Calhoun's in Pigeon Forge was very good, as was Bullfish Grill. Old Mill ok....an unbelievable amount of food, kind of a waste on me. Smokin Ed's everyone liked though I'm not a spare ribs gal, to much fat and waste. Flap Jacks pancake cabin, good and reasonable breakfast.  Bubba Gumps way over priced.  Del's Italian Family Restaurant, in Sevierville, good, a bit greasy but good.


----------



## rachel1998 (Mar 30, 2011)

We loved the Old Mill. Great fried chicken, in fact everything eas wonderful. I didn't feel it was a tourist trap at all.


----------



## dougp26364 (Mar 30, 2011)

rachel1998 said:


> We loved the Old Mill. Great fried chicken, in fact everything eas wonderful.
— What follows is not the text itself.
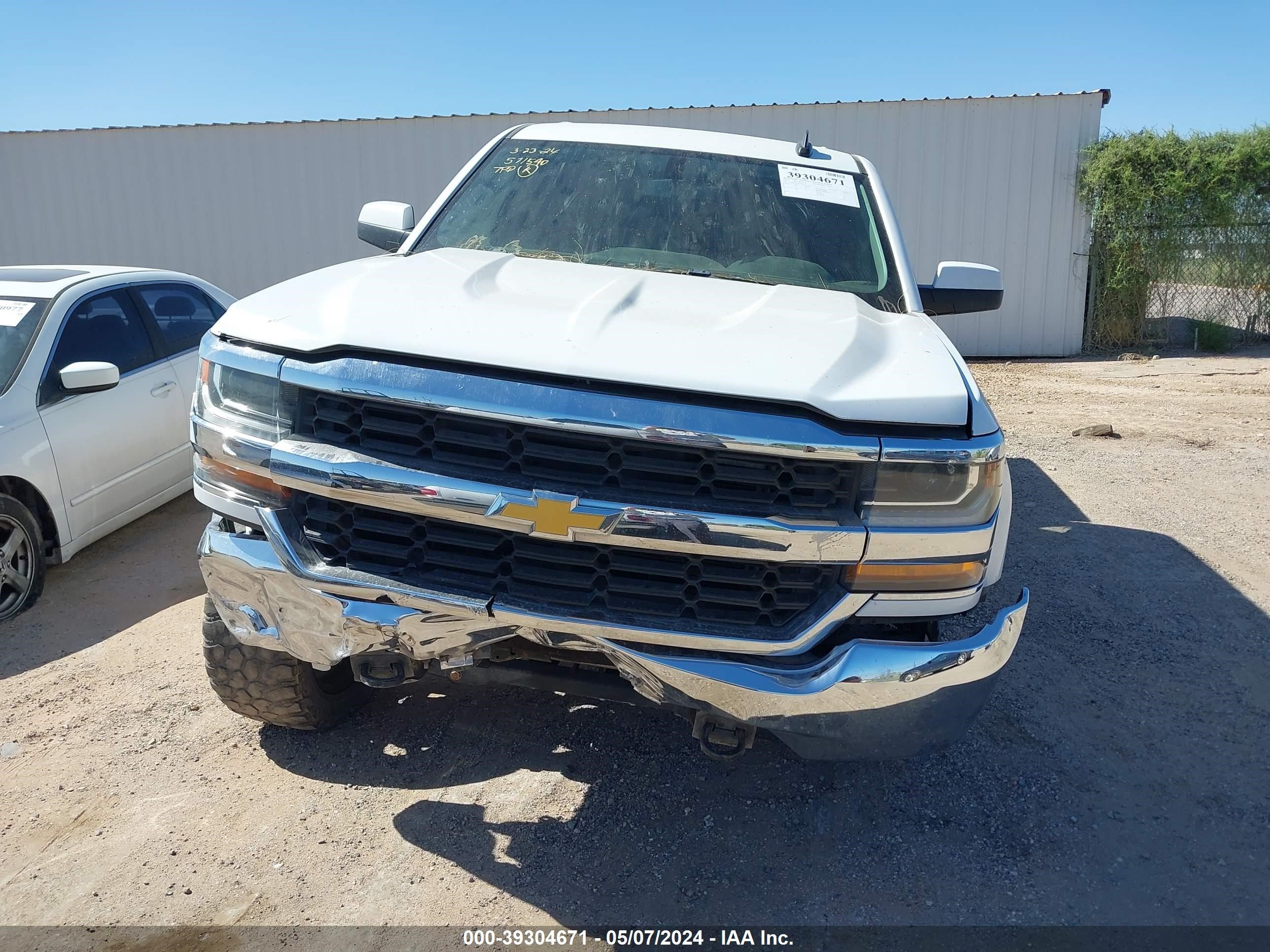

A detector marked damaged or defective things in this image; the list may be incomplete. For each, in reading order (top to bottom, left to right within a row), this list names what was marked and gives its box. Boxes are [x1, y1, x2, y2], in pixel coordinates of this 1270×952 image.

cracked windshield [414, 140, 903, 309]
damaged bumper [201, 512, 1033, 765]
I didn't feel it was a tourist trap at all.



I guess when I say tourist trap restaurant, I'm refering to the fact it's more designed to attract tourists vs locals. I call Paula Dean's Lady and Two Son's restaurant the same thing. Sure it's decent food (depends on if you're already accustomed to southern cooking) but, it attracts more tourist because of it's name recognition and or uniqueness. To me, Old Mill fits that bill with it's design and advertising. It's designed to attract tourist and it does a good job of it.

That's not to say all tourist trap restaurants are poor choices. When you eat at Paula Dean's, there is always a line and, it's not typically locals that are in line, it's tourists. Lamberts, the home of throwed rolls in Ozark, MO (north of Branson) is another such restaurant. Heck, Lamberts even brings in bus load of tourists. Again, the foods not bad but, it's the atmosphere that brings 'em in. 
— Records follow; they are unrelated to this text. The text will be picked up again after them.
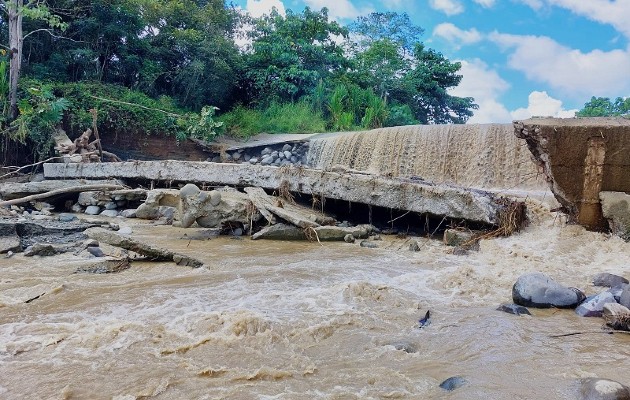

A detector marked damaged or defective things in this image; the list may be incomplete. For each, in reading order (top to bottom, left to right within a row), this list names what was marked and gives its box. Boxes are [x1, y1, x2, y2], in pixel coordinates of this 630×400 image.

broken concrete slab [0, 180, 124, 200]
broken concrete slab [85, 227, 204, 268]
broken concrete slab [44, 162, 512, 225]
broken concrete slab [251, 223, 308, 239]
broken concrete slab [516, 117, 630, 230]
broken concrete slab [600, 191, 630, 241]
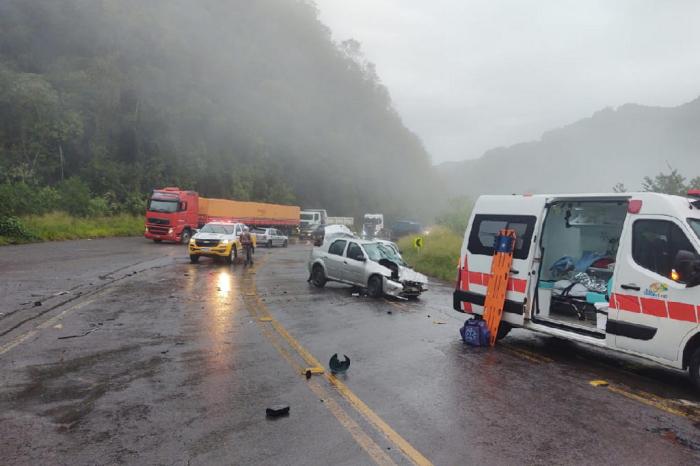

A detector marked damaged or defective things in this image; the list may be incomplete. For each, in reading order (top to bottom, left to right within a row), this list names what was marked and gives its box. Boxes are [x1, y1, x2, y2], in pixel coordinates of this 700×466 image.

damaged silver car [308, 237, 430, 298]
car crumpled front end [380, 262, 430, 298]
Even a tourist trap restaurant must have good food and decent service. Without good food, I don't care how unique the restaurant is, it will go under. Take a look at entries into this catagory such at the Motown restaurant chain or even ESPN Zone restaurants. The food was very mediocre, the prices high and the service lacking (IMHO).

Old Mill has been around for awhile so, the food and service has to be good enough to keep the tourists coming back for the unique atmosphere. It makes them stand out and makes the experience a little more fun. For us we did not find the food all that exciting but, I grew up with southern cooking so, I tend to be a little more particular about my fried chicken or chicken fried steak.


----------